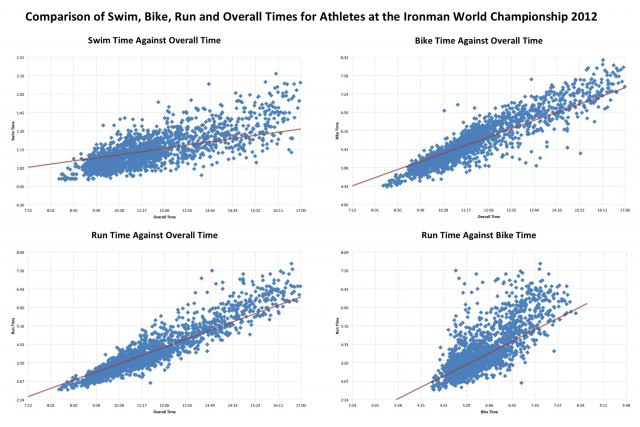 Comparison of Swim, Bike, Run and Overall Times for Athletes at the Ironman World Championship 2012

---

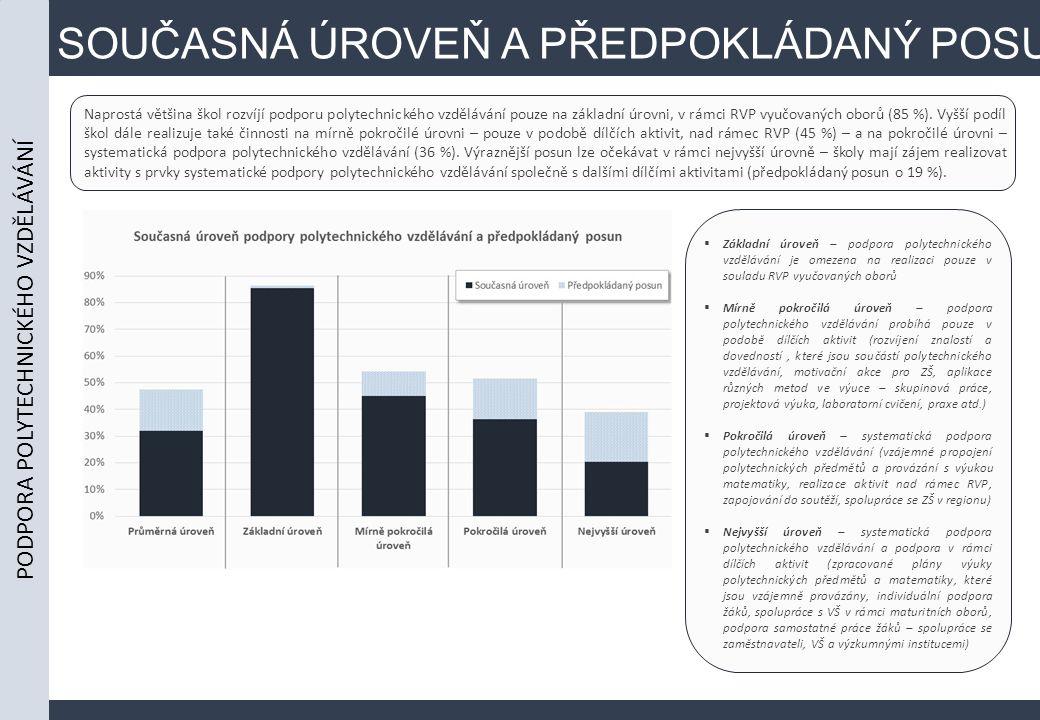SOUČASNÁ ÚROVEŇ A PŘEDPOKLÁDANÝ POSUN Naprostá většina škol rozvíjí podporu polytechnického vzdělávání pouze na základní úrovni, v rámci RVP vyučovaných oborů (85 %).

* * *

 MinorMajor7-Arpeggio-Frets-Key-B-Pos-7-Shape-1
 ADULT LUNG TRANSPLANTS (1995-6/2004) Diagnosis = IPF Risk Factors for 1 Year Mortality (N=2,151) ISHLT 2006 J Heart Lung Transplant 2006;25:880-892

◆ Brief
Above are the records; from them, give again exactly the lines from the one containing "MinorMajor7-Arpeggio-Frets-Key-B-Pos-7-Shape-1" through the one containing "ADULT LUNG TRANSPLANTS", both included.

◆ Result of this exercise
 MinorMajor7-Arpeggio-Frets-Key-B-Pos-7-Shape-1
 ADULT LUNG TRANSPLANTS (1995-6/2004) Diagnosis = IPF Risk Factors for 1 Year Mortality (N=2,151) ISHLT 2006 J Heart Lung Transplant 2006;25:880-892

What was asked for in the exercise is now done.